Introduction

Proficiency testing being carried out to assure the quality of test and calibration and demonstrate a laboratory competence is based on certain quantitative criteria of judging the quality of results obtained in the process of interlaboratory comparisons that have been called performance indicators. Among various statistics [1, 2] Z scores and E n numbers are most often used as that kind of indicators and are being expressed in symbols of [1] as follows:

$$ Z = |x - X|/s; $$
(1)
$$ E_n = |x - X|/\big({U_{{\rm lab}}^2 + U_{{\rm ref}}^2 }\big)^{1/2}, $$
(2)

where x and X are the result of participating laboratory and the assigned value respectively (for E n numbers X is usually the result obtained by reference laboratory); s is the estimate or measure of variability (standard deviation as a rule); U lab and U ref are the expanded uncertainty of the result of participating and reference laboratory respectively. The usage of performance indicators is specified [1] as Z≤2 = satisfactory, 2<Z<3 = questionable, Z≥3 = unsatisfactory; and E n 1 = satisfactory. The vagueness of these conditions (estimation criteria) for Z scores, as well as measurement uncertainties (if bearing in mind their absence in Z scores, and the way of interpreting E n numbers) influence the quality of estimation results.
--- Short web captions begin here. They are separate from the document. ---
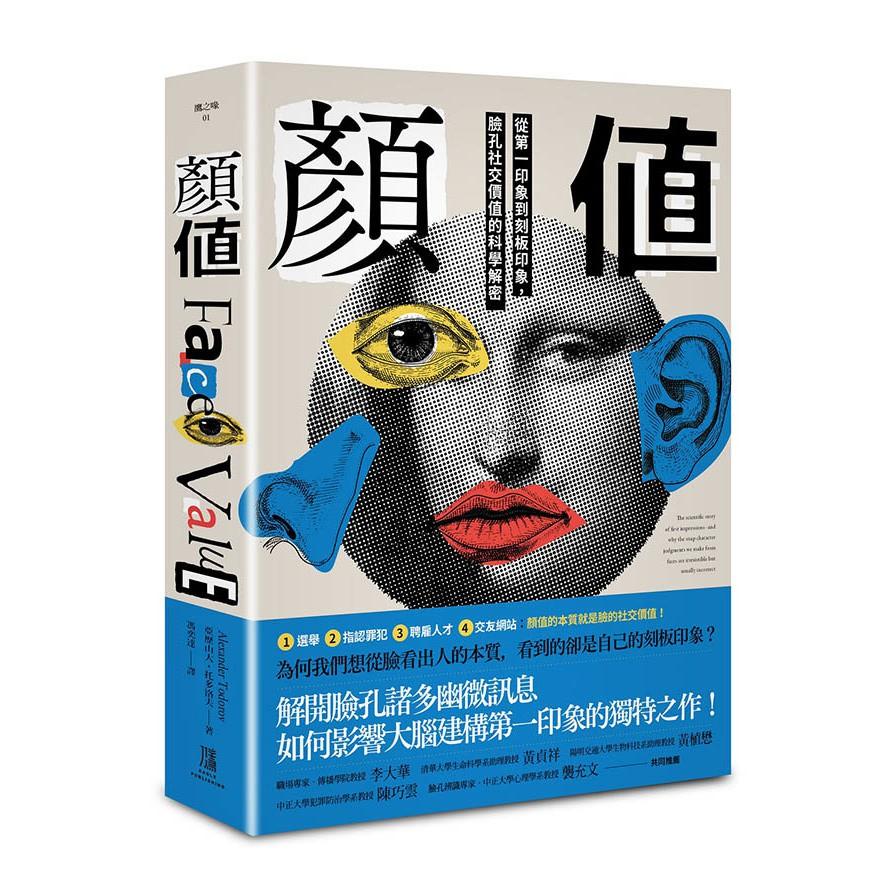 顏值:從第一印象到刻板印象,臉孔社交價值的科學解密Face Value: The Irresistible Influence of the First Impressions(亞歷山大托多洛夫)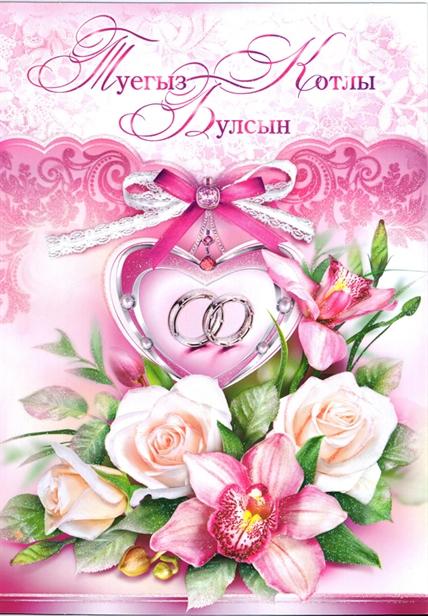 Поздравление с днем свадьбы на татарском не в стихах 398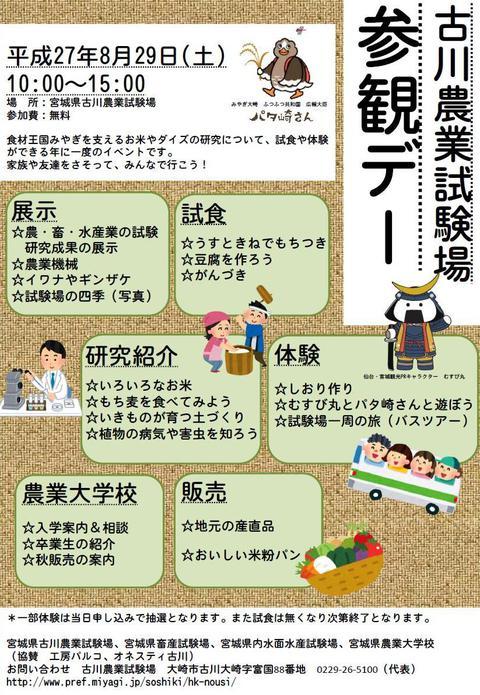 【宮城県古川農業試験場参観デー】が開催されます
Whilst meeting with the recommendations of ISO/IEC Guide 43-1 [1] and currently developing ISO/DIS 13528 [2], a correct choice of proper performance indicator sometimes does also present a problem, which stems from the lack of well-founded criteria and methods of proving the choice. In measurement comparison schemes, for instance, the traditional use of E n numbers for some combinations of measurement uncertainties of participating laboratories may lead to erroneous results, whereas the non-traditional transition to Z scores might in some cases improve the situation. Likely occasions of preferable usage of E n numbers instead of Z scores also cannot be excluded from the practice.
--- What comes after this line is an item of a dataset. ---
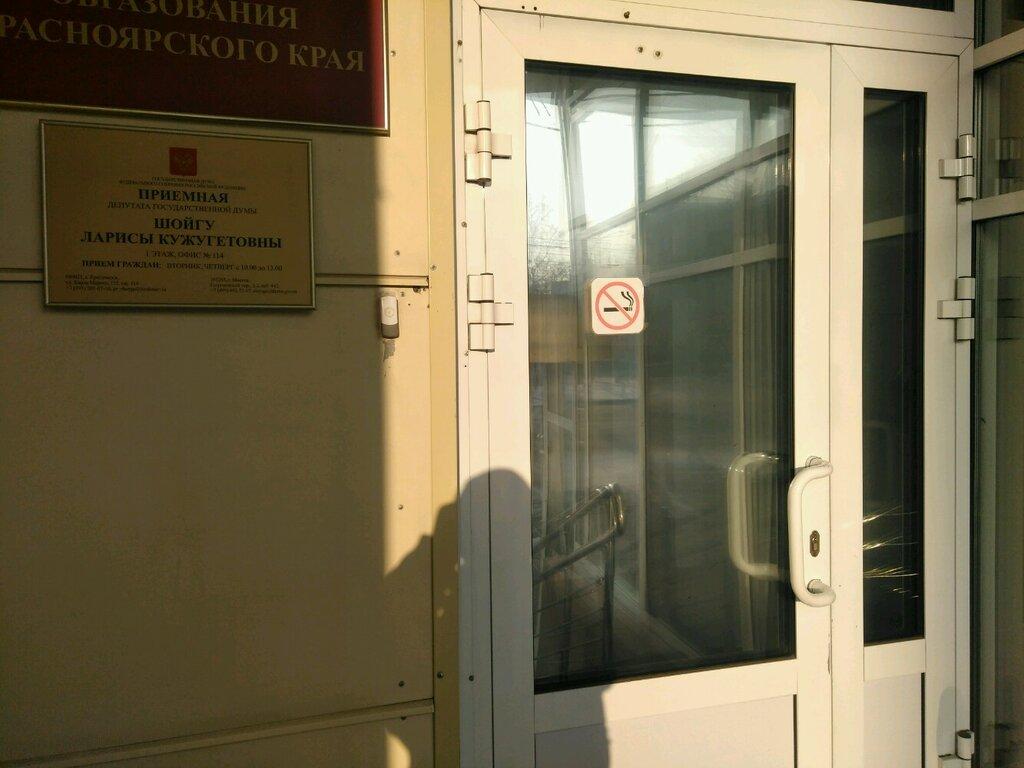 уполномоченный фото в красноярском крае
Methodologically, either a performance indicator or (and) its applying is far from being perfect. In this connection the ignoring of measurement uncertainty (as pointed out in [3]), and the lack of certainty in estimation condition (non-optimal estimation) inherent in the usage of Z scores, the way proposed, for example, in [4] and aimed at allowing for the uncertainties for a case of applying in-house reference materials, is noteworthy that actually has led to using the performance indicator similar E n numbers, rather than traditionally Z scores. In [2] the usage of two modernized performance indicators (so-called z′-scores and zeta-scores): \(z^\prime = |x-X|/(s^2+u_x^2)^{1/2}\) and \({\it zeta} = {|{x - X}|} / {({u_x ^2 + u_X ^2 })^{{1{/{{2}}}}} }\), where u x and u X are standard uncertainties of the results of participating laboratory and the assigned value respectively, has yet been also stipulated for improving estimation capability.

As for E n numbers, the consideration of this performance indicator in terms of statistics as being derived from Z scores [2] is not matching the metrological nature of the comparison of calibration laboratories with the reference one. The estimation reliability when using E n numbers depends on both how the absolute error |x−X| is normalized with respect to U lab and U ref, and of the correctness of allowing for these uncertainties. The most reliable normalization E nr =|x−X|/U lab is achievable when U labU ref. Irrespective of the last condition, E nr has been used [5] through 1992 [6]. Expression (2), based on comparing the difference between the results obtained by laboratories and the uncertainty of calculating the difference as the criterion of proper estimating the competence of a laboratory, is incorrect in principle. A formal use of (2) may in some cases distort estimations and decrease their reliability, therefore the declared in [7] convenience of the method based on (2) is not a sufficient substantiation for its practical usage.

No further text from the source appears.